Drafts is not your run-of-the-mill text editor. Instead of a general-purpose text editor, it’s specifically designed to let you capture notes quickly and get back to what you were doing.
When you open the app, it creates an empty note for you. Capturing an idea is as simple as opening the app, typing your idea, and going back to what you were doing. Drafts will leave the note in its inbox where you can process it later during your next daily or weekly review.
Its quick-capture alone makes it useful, but its power lies in what you can do with those notes after you capture them. Drafts has an extensible library of actions you can perform on a note (either now or later). With some of the built-in actions, you can:
- copy the text to the clipboard with a tap, either as-is or after applying Markdown formatting to create styled text
- share as a post on social media
- create, append, or prepend to a file (or note) on Dropbox, iCloud Drive, Evernote, Google Drive, Box, and OneDrive (that pretty much covers everything I use)
- create a reminder, calendar event, or email message using Reminders, Calendar, and Mail
There are more. Two of the more powerful options are running a JavaScript and opening a URL, which lets you integrate with a large number of third-party apps. If you’re not a scripter yourself, check the Action Directory, a gallery of user-submitted scripts; there’s a good chance someone else has written an action that will do what you want. (There are actions in the Directory for working with OmniFocus, Fantastical, AirMail, and Spark, for example.)
Drafts is well-integrated with iOS. It has a Today widget where you can see the number of notes in your Inbox, open the apps to an empty note, create a note from the clipboard, or start dictating a note. You can also access those quick-start actions through a 3D touch on the app icon. A share extension lets you send text to Drafts from anywhere you have a selection. There’s also an app for Apple Watch that lets you create and review notes from your wrist. (It’s earned one of the spots on my watch face.)

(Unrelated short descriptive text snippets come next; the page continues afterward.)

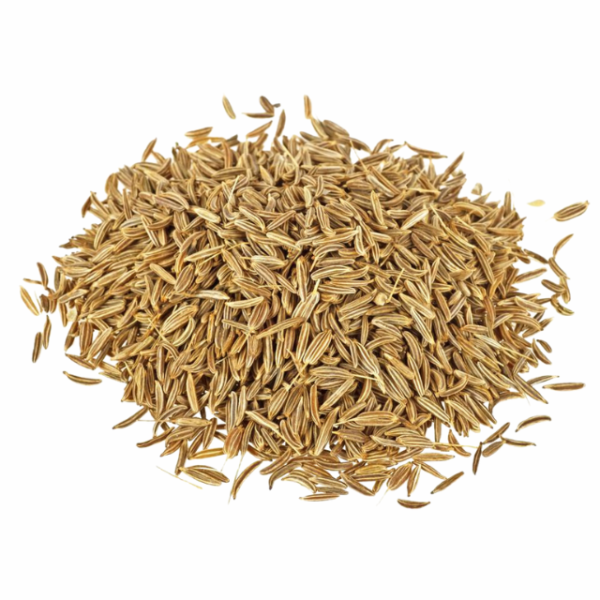 White Zeera 100g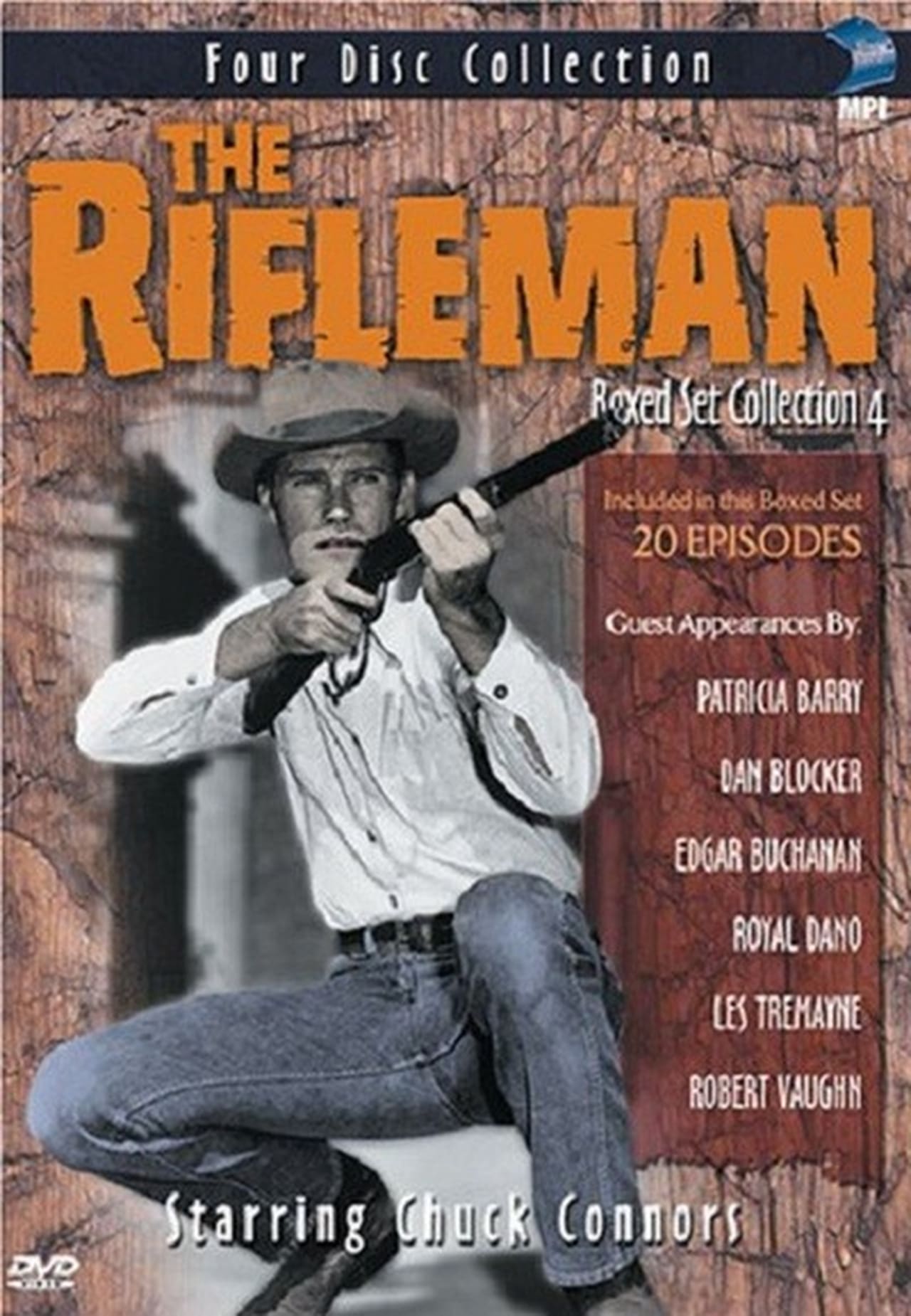 The Rifleman (1961)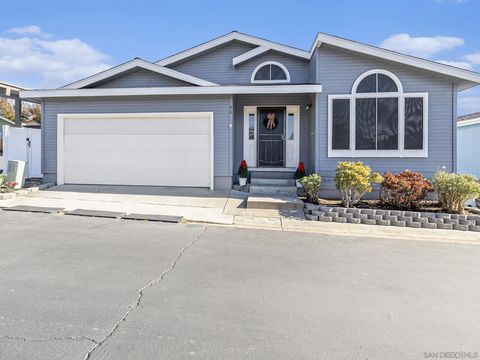 15935 Spring Oaks Road 98 El Cajon CA 92021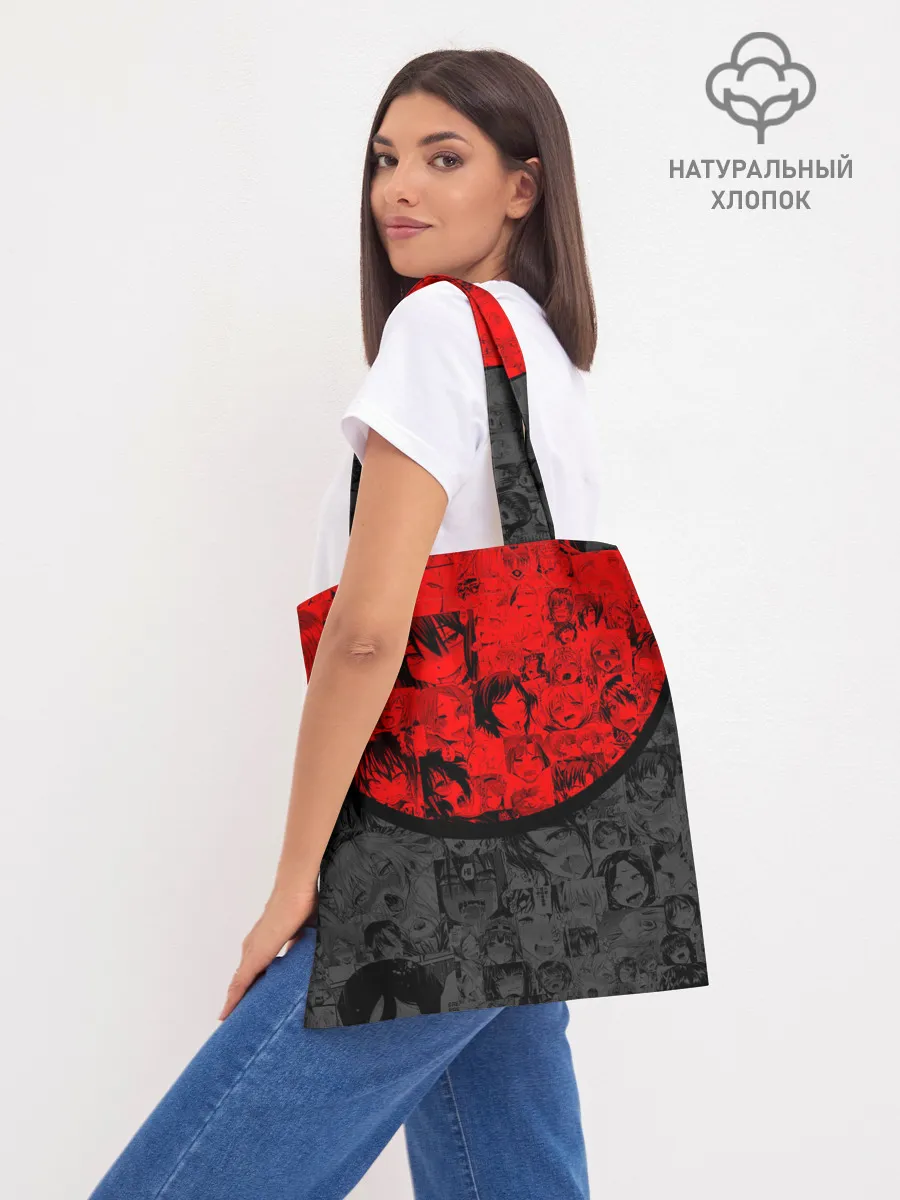 Шоппер база / SENPAI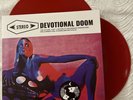 MEPHISTOFELES: Devotional Doom LTD 100 RED  M  DEVIL'S WITCHES SLEEP UNCLE ACID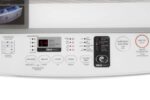 Máy giặt Toshiba AW-K900DV (WW) 8kg - Ảnh 6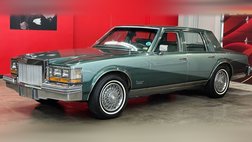1977 Cadillac Seville RENAISSANCE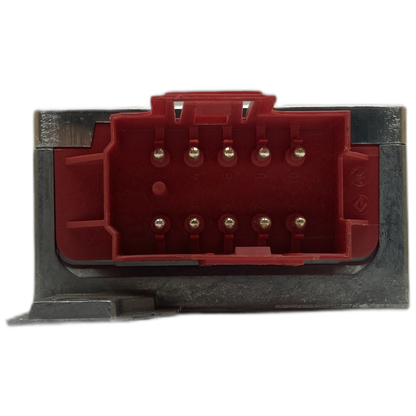 Fiat Barchetta 183 Airbag-Steuergerät Reparatur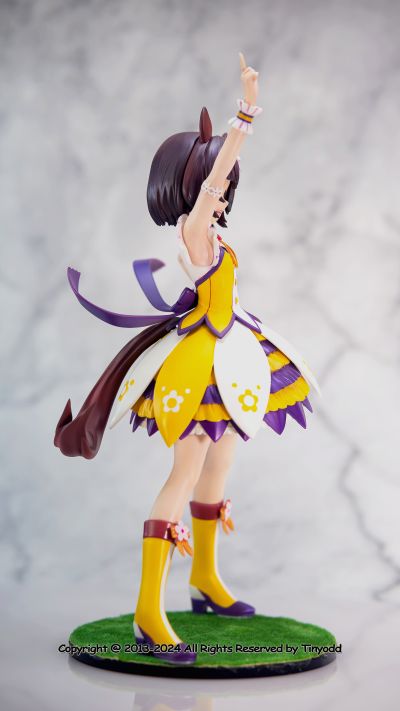 赛马娘布娃 西野花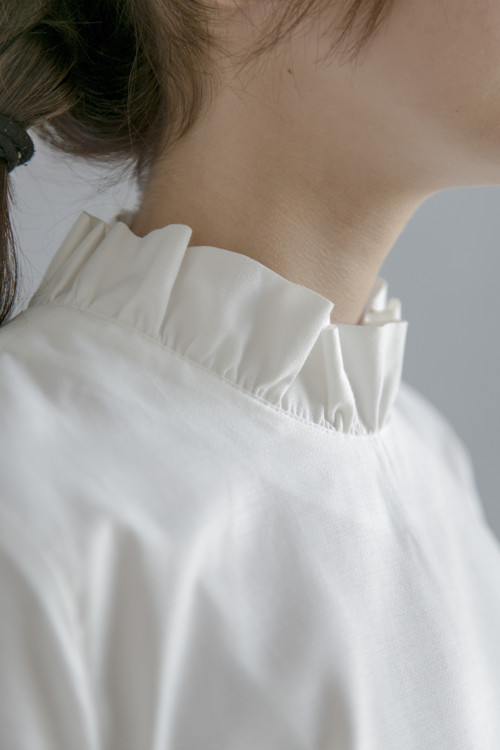 Blouse Avec Support — foto 5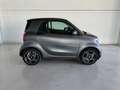 smart forTwo Smart III 2020 Elettric eq Pulse 22kW Grijs - thumbnail 7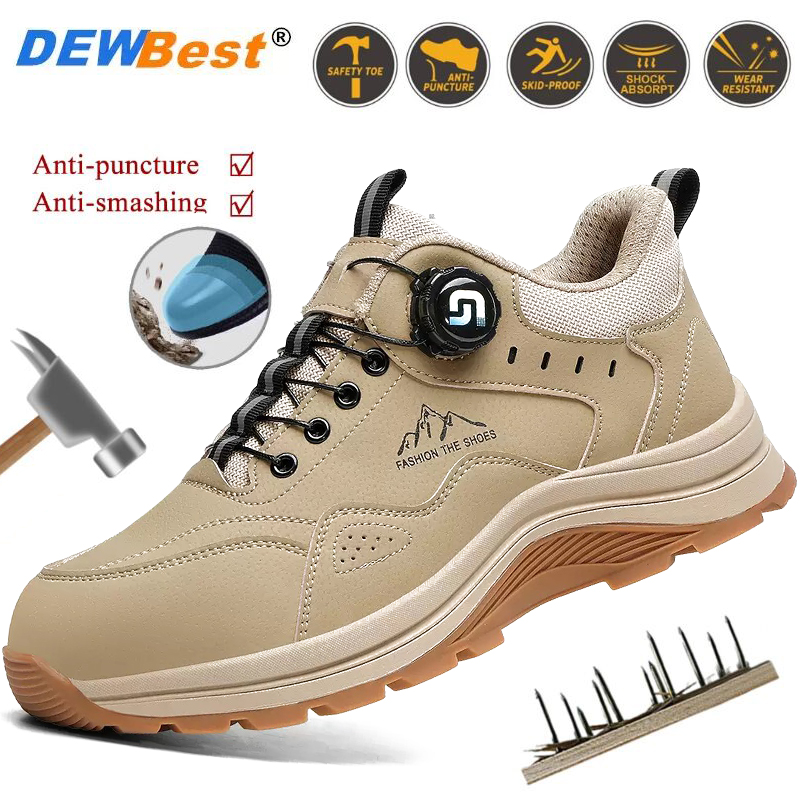 Men's Steel-Toe Smart-Buckle S - Men'S Shoes Smart review and price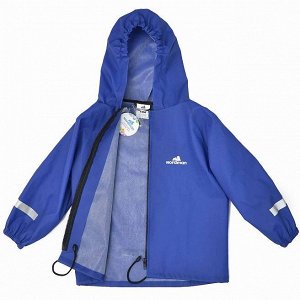 Куртка детская Nordman водонепроницаемая синяя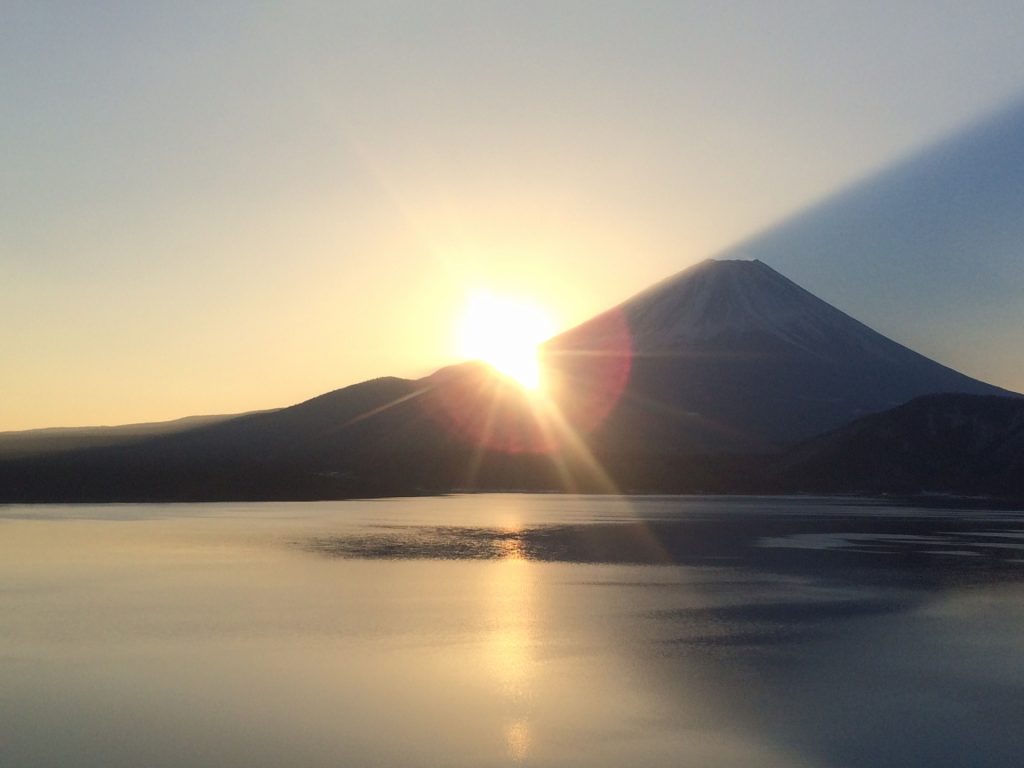 年末年始に大人の女性が集まる場所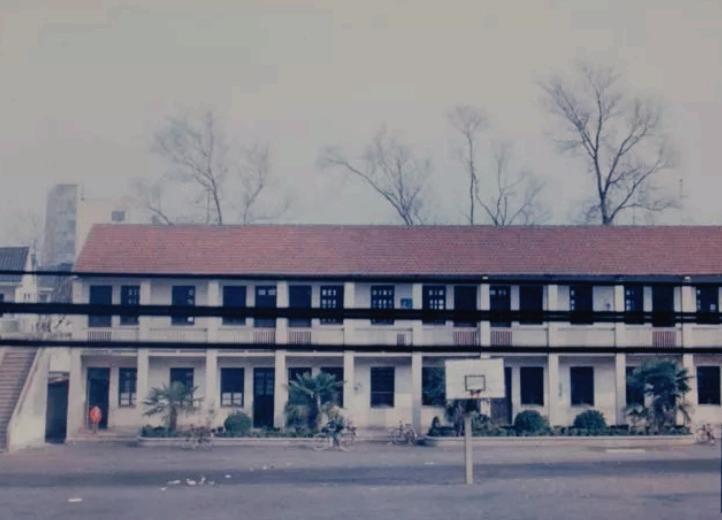 乡土散文：我的求学之路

Drafts solves one of the frequent problems I have when I’m trying to capture notes: my brain competes with itself for resources. My right brain has an idea and it wants to start writing it down. My left brain wants to push the thought aside long enough to figure out what application I need to capture it in and my right brain is afraid it will lose the thought if it has to share the mental bandwidth.
Without Drafts, your left brain is going to win every time. It has to, even if it puts your idea at risk of being forgotten. (It happens, believe me.) Drafts lets your right brain win. You don’t have to start classifying the idea before it’s captured. Just launch Drafts and capture it! Once your right brain is happy and the idea is safe, your left brain is free to process it. It’s an interesting shift in behavior that makes an unexpected difference. You’ll be surprised at how quickly you start reaching for Drafts anytime you need to start writing something down.